(Dataset items)
++++++++++++++++++++

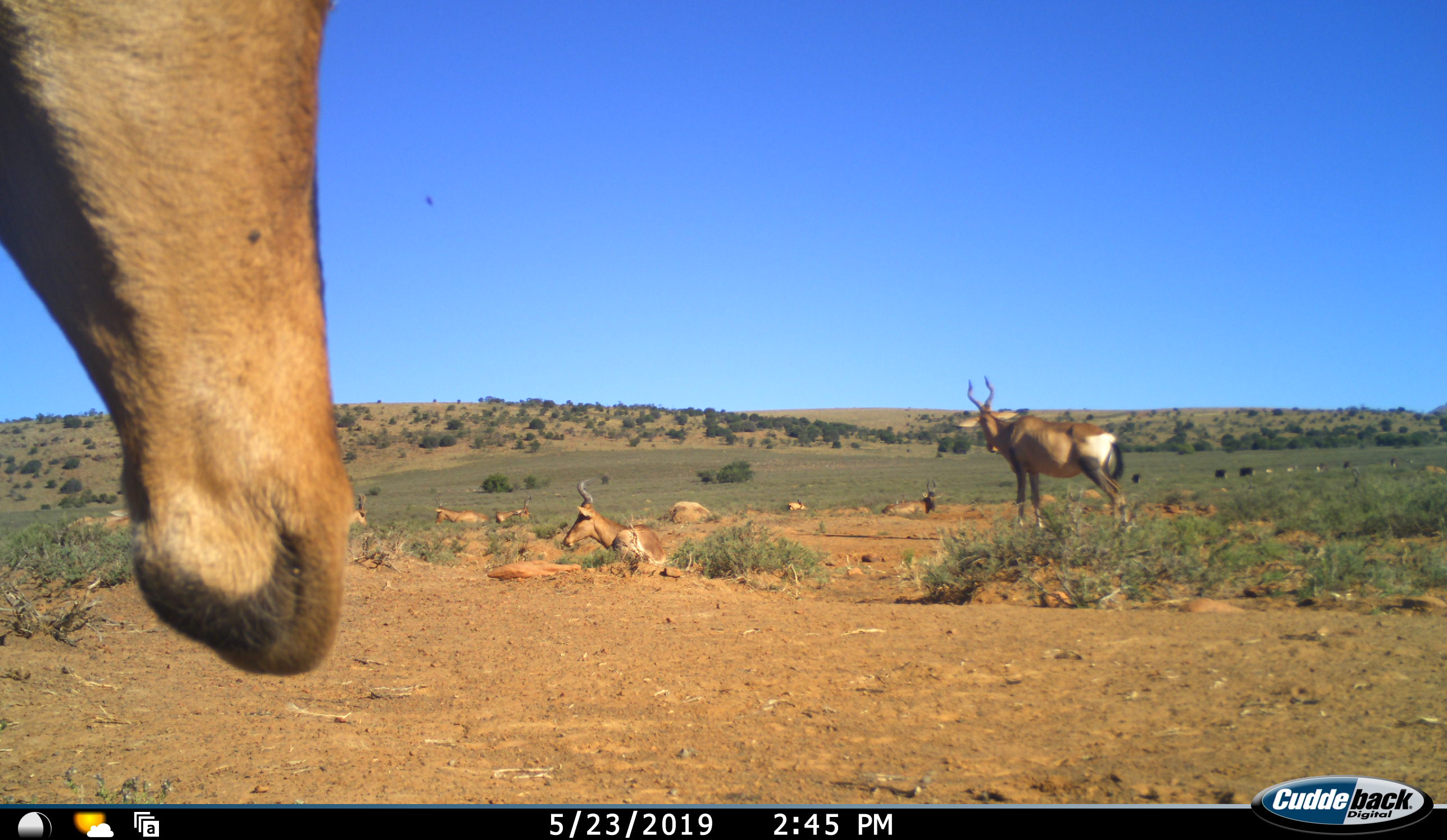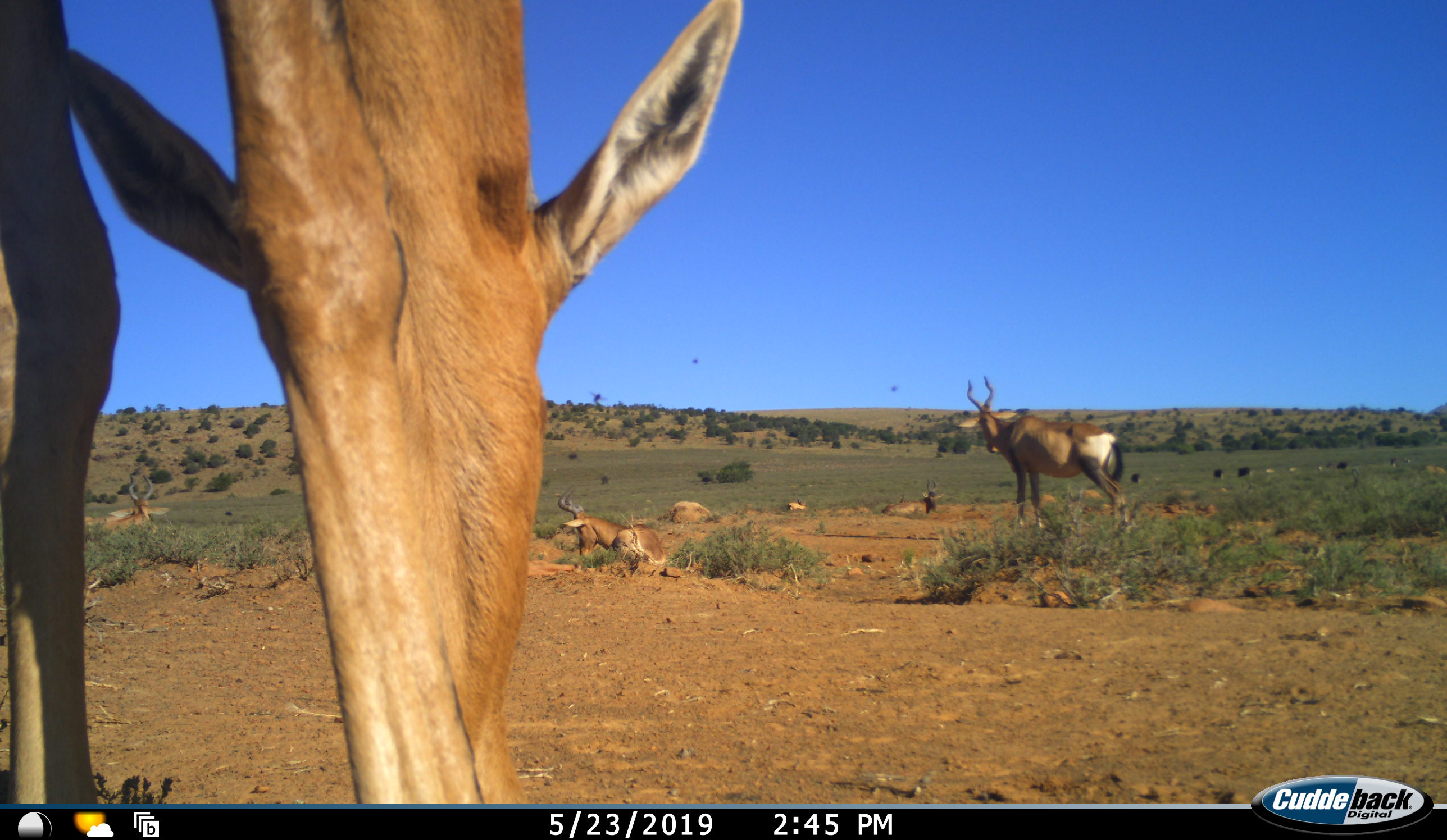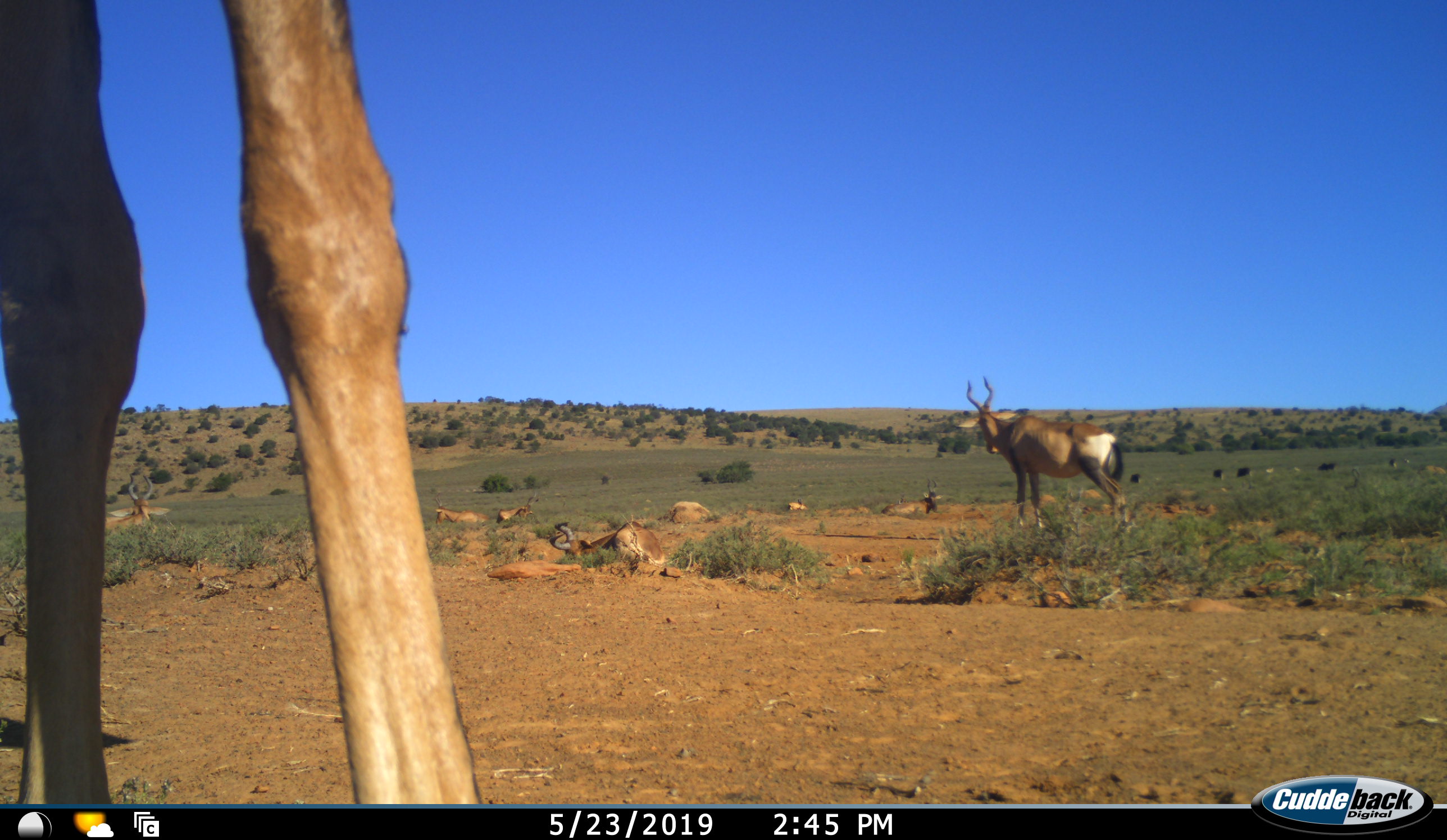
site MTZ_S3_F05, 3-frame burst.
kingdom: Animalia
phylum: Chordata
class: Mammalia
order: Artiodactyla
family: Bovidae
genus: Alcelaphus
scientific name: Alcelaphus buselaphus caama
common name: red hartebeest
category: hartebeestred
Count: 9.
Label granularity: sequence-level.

++++++++++++++++++++

- Work to be completed -
Produce exactly the lines from the one containing "class: Mammalia" through the final line of the records above, both included, and no others.

- Worked solution -
class: Mammalia
order: Artiodactyla
family: Bovidae
genus: Alcelaphus
scientific name: Alcelaphus buselaphus caama
common name: red hartebeest
category: hartebeestred
Count: 9.
Label granularity: sequence-level.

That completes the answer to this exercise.